The ANS synthesizer is a photoelectronic musical instrument created by Russian engineer Evgeny Murzin from 1937 to 1957. The technological basis of his invention was the method of graphical sound recording used in cinematography (developed in Russia concurrently with USA), which made it possible to obtain a visible image of a sound wave, as well as to realize the opposite goal—synthesizing a sound from an artificially drawn sound spectrogram.

In this case the sine waves generated by the ANS are printed onto five glass discs using a process that Murzin (an optical engineer) had to develop himself. Each disc has 144 individual tracks printed onto it, for a total of 720 microtones (discrete pitches), spanning 10 octaves. This yields a resolution of 1/72 octave (16.67 cents). The modulated light from these wheels is then projected onto the back of the synthesizer's interface. These are arranged in a continuous swath vertically, with low frequencies at the bottom and high frequencies at the top.

The user interface consists of a glass plate covered in non-drying opaque black mastic, which constitutes a drawing surface upon which the user makes marks by scratching through the mastic, and therefore allowing light to pass through at that point. 

On the horizontal axis of the score, the time is plotted. The vertical axis is the pitch of the sounds on a logarithmic scale, i.e. the tempered scale of pure sinusoidal tones. The optical slit of the pure tone generator is located behind the score along the vertical pitch axis. Light beams modulated with pure tones are projected onto the optical slit. On the other side of the glass of the score is placed a reading photocell. The glass of the score can be moved in the direction of the time axis. Along the optical slit of the generator, all pure tones have the same width, and each tone occupies a definite geometric place according to the logarithmic scale of the pitch of sounds.

In front of the glass plate sits a vertical bank of twenty photocells that send signals to twenty amplifiers and bandpass filters, each with its own gain adjust control. It is akin to a ten-octave equalizer with two knobs per octave. The ANS is fully polyphonic and will generate all 720 pitches simultaneously if required (a vertical scratch would accomplish this).

The glass plate can then be scanned left or right in front of the photocell bank in order to transcribe the drawing directly into pitches. In other words, it plays what one has drawn, similar to how a score is written. This process can be aided with a gear-motor drive (similar to an engineering lathe) or it can be moved manually. The scan speed is adjustable down to zero. The speed at which the score scans has no relation to pitch but serves only as a means of controlling duration.

Murzin named his invention in honour of the composer Alexander Nikolayevich Scriabin (ANS): Scriabin (1872–1915) was an occultist, theosophist, and early exponent of color-sound theories in composition. The synthesizer was housed in the electronic-music studio situated above the Scriabin Museum (just off of the Arbat in central Moscow) before moving to the basement of the central university on the corner of Bolshaya Nikitskaya. It was saved from the scrapheap thanks to Stanislav Kreichi, who persuaded the university to look after it.

The ANS was used by Stanislav Kreichi, Alfred Schnittke, Edison Denisov, Sofia Gubaidulina, and other Soviet composers. Edward Artemiev wrote many of his scores of the movies of Andrei Tarkovsky with the help of the ANS. Of particular note is Artemiev's score of Tarkovsky's Solaris in which the ANS was used to abstract, sci-fi effect akin to ambient music.

* _Problem 1_: Please list every composer the passage on the ANS synthesizer names as having used the instrument.

* _Extracted information_:
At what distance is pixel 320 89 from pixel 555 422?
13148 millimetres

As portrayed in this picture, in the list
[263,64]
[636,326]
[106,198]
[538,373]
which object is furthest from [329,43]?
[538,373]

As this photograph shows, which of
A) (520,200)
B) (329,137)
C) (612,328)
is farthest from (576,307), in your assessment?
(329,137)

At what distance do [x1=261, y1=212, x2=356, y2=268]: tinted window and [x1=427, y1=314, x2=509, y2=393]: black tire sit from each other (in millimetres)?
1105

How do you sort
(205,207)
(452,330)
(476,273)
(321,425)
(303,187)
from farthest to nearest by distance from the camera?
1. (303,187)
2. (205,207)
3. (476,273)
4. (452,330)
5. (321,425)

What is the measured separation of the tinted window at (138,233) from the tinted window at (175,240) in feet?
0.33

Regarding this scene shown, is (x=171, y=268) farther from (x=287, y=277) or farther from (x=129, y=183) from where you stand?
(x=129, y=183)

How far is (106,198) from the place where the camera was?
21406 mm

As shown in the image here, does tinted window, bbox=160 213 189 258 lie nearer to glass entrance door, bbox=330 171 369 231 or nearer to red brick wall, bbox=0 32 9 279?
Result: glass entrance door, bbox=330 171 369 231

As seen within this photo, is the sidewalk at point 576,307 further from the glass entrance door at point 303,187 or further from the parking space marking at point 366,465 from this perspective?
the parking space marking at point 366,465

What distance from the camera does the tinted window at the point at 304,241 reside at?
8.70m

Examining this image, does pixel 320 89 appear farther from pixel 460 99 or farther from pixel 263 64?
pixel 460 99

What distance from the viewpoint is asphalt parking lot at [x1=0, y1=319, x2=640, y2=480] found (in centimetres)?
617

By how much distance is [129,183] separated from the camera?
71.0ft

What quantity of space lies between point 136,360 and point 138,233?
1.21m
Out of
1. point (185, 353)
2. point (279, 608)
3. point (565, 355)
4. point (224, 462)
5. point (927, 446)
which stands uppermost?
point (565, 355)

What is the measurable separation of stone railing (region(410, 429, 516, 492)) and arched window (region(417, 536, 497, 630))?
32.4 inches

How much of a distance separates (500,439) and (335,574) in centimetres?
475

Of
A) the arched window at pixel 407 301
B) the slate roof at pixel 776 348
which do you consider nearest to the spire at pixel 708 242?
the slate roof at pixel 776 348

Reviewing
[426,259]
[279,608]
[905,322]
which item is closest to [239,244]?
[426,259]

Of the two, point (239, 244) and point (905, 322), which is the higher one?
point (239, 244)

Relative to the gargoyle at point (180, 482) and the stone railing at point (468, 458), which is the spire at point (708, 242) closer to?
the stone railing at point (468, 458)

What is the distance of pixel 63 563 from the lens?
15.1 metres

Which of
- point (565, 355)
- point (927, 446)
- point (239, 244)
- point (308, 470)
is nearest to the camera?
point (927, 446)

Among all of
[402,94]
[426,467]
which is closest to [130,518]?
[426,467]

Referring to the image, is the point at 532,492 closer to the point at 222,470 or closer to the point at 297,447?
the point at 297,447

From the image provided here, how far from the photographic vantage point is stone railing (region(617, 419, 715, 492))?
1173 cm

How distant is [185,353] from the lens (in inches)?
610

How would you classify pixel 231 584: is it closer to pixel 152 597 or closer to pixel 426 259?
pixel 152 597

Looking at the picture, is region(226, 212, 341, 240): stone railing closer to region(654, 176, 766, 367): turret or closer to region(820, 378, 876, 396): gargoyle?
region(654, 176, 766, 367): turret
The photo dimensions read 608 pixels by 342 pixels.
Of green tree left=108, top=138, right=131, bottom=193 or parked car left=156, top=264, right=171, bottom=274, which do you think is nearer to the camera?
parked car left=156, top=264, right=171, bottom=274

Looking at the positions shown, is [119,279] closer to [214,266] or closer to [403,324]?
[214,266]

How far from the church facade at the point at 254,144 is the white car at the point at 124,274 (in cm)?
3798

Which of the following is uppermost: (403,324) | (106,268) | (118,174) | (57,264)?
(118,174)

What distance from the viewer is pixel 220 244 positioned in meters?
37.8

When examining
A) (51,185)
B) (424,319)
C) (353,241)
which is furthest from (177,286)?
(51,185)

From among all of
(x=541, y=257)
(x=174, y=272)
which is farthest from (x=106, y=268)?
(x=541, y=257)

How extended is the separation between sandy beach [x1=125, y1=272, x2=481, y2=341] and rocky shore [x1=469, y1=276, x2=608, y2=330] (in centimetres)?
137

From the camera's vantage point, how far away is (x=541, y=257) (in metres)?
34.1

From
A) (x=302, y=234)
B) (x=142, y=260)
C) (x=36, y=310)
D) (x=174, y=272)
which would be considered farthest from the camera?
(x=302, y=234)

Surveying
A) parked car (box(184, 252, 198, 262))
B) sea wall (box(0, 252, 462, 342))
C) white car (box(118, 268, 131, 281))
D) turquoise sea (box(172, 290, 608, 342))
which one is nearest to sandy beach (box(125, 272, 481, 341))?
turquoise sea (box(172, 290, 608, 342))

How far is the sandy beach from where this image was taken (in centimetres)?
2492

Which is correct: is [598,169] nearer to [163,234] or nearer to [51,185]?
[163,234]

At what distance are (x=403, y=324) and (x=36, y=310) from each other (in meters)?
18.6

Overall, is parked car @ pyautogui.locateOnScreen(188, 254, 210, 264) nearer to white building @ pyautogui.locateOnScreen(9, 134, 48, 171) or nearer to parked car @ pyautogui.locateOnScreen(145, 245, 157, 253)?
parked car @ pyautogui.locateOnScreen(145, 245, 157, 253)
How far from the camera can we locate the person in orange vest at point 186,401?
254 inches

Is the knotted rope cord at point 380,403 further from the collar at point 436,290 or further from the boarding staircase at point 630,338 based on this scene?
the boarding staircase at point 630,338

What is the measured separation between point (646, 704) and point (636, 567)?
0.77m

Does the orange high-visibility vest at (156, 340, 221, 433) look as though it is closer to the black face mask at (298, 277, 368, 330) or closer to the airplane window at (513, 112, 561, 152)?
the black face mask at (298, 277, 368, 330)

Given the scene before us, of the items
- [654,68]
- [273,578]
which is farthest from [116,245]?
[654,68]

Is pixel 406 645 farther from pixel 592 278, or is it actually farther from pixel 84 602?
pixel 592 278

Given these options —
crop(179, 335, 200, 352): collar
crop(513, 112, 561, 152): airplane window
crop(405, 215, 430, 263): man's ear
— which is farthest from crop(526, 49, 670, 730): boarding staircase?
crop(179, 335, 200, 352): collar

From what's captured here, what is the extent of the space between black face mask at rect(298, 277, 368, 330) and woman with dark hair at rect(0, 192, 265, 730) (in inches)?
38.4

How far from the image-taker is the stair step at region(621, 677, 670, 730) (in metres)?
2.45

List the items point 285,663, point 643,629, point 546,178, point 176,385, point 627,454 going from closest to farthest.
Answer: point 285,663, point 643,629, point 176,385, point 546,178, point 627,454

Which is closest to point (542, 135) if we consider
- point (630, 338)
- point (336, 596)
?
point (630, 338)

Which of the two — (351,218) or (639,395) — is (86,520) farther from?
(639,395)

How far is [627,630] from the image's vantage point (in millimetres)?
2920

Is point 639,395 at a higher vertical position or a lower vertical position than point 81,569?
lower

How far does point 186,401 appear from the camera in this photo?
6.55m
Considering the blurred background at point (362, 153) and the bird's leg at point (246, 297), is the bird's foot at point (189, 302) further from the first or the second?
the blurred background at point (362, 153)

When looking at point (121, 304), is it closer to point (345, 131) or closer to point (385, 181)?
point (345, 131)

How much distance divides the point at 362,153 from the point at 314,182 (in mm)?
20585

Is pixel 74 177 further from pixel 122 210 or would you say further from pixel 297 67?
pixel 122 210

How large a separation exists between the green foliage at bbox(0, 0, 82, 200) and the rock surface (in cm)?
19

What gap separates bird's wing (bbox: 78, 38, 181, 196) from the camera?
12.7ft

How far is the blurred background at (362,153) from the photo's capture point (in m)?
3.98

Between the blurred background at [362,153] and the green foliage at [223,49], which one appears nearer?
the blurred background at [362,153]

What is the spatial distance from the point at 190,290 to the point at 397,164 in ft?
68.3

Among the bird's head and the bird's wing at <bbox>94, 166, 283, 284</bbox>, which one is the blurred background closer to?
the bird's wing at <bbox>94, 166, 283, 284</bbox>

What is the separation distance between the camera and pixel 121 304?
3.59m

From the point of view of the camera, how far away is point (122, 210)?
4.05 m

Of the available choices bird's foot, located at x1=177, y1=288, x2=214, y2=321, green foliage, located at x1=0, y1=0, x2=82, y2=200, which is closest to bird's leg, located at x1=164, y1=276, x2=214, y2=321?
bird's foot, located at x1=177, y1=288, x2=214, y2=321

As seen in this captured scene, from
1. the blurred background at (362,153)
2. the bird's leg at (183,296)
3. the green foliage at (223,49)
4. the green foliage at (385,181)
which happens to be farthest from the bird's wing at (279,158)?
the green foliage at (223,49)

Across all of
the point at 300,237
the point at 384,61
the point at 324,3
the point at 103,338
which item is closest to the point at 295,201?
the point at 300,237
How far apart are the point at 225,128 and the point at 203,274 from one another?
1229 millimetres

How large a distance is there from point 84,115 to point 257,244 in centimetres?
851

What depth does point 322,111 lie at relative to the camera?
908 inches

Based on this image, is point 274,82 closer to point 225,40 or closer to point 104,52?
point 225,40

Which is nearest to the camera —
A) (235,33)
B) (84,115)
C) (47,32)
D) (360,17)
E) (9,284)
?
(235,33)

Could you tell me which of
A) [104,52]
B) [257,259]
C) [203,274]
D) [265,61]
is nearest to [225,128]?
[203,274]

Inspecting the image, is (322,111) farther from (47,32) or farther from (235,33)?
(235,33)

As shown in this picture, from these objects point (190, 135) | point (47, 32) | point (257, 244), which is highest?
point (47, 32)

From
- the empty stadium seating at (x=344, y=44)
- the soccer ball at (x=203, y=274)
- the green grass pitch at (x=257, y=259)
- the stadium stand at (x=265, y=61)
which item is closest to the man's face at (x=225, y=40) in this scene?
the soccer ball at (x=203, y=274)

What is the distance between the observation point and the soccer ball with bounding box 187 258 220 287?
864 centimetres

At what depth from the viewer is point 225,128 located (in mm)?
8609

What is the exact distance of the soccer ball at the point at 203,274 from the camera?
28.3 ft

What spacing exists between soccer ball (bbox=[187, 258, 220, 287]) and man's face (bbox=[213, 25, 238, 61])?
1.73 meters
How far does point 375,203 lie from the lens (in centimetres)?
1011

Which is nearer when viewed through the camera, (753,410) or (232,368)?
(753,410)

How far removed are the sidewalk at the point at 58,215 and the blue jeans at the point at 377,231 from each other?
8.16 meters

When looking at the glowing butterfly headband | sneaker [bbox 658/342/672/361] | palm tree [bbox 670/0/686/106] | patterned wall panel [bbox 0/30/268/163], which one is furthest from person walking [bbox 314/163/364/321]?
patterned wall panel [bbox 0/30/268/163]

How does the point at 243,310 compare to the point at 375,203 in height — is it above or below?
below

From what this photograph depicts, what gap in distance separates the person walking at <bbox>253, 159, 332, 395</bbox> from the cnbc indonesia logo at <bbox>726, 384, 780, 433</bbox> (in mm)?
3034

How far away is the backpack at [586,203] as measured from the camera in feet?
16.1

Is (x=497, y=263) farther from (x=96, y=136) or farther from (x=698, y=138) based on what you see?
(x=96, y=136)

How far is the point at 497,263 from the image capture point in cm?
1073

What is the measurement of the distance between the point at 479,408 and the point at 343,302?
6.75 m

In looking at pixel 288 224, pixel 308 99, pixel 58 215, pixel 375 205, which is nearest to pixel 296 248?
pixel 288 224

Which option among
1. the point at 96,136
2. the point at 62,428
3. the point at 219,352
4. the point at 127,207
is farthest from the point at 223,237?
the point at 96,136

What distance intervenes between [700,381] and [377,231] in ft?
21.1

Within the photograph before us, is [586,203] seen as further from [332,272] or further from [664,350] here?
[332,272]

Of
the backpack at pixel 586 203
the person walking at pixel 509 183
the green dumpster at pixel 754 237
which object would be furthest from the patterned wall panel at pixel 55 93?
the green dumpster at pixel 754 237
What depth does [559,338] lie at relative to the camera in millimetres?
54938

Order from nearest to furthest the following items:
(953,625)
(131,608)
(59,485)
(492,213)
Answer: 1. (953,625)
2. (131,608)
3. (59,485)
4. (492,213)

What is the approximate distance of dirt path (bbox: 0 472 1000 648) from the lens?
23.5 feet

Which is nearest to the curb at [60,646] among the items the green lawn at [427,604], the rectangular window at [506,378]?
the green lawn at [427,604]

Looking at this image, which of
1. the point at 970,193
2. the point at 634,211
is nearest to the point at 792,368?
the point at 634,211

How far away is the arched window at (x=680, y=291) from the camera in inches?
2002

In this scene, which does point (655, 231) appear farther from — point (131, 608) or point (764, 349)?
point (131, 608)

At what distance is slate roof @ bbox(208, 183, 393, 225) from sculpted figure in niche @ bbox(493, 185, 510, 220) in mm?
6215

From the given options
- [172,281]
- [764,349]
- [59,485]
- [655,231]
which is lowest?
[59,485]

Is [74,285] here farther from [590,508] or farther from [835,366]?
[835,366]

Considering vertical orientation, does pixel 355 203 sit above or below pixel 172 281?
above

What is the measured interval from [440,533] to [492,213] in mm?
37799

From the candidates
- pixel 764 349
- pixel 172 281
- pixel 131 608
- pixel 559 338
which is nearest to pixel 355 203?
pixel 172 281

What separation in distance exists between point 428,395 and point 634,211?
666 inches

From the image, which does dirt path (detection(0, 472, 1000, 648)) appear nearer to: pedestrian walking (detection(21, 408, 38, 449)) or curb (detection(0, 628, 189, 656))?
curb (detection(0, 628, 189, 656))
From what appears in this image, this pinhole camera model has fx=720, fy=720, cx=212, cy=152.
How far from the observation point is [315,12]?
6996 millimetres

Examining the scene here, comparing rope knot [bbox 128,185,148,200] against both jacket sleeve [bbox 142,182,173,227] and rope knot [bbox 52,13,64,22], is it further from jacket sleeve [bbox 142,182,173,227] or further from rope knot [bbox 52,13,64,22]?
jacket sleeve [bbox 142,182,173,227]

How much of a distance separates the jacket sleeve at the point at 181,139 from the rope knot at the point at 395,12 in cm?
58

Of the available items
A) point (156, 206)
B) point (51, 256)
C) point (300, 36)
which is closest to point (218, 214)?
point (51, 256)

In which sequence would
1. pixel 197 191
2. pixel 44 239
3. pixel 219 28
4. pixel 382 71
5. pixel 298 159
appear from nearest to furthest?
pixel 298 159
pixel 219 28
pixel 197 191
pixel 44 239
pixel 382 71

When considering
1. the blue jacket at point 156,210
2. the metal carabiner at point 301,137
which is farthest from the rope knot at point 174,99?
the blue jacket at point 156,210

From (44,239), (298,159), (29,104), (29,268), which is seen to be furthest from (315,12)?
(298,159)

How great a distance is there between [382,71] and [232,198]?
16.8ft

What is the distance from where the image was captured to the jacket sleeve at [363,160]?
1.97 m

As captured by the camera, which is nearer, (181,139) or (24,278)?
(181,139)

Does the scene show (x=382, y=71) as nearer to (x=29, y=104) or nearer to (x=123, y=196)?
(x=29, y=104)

* _Problem 2_: Report each line of the listing above that contains the word "left".

* _Task output 1_: Stanislav Kreichi, Alfred Schnittke, Edison Denisov, Sofia Gubaidulina, Edward Artemiev

* _Task output 2_:
Of green tree left=108, top=138, right=131, bottom=193 or parked car left=156, top=264, right=171, bottom=274, which do you think is nearer to the camera?
parked car left=156, top=264, right=171, bottom=274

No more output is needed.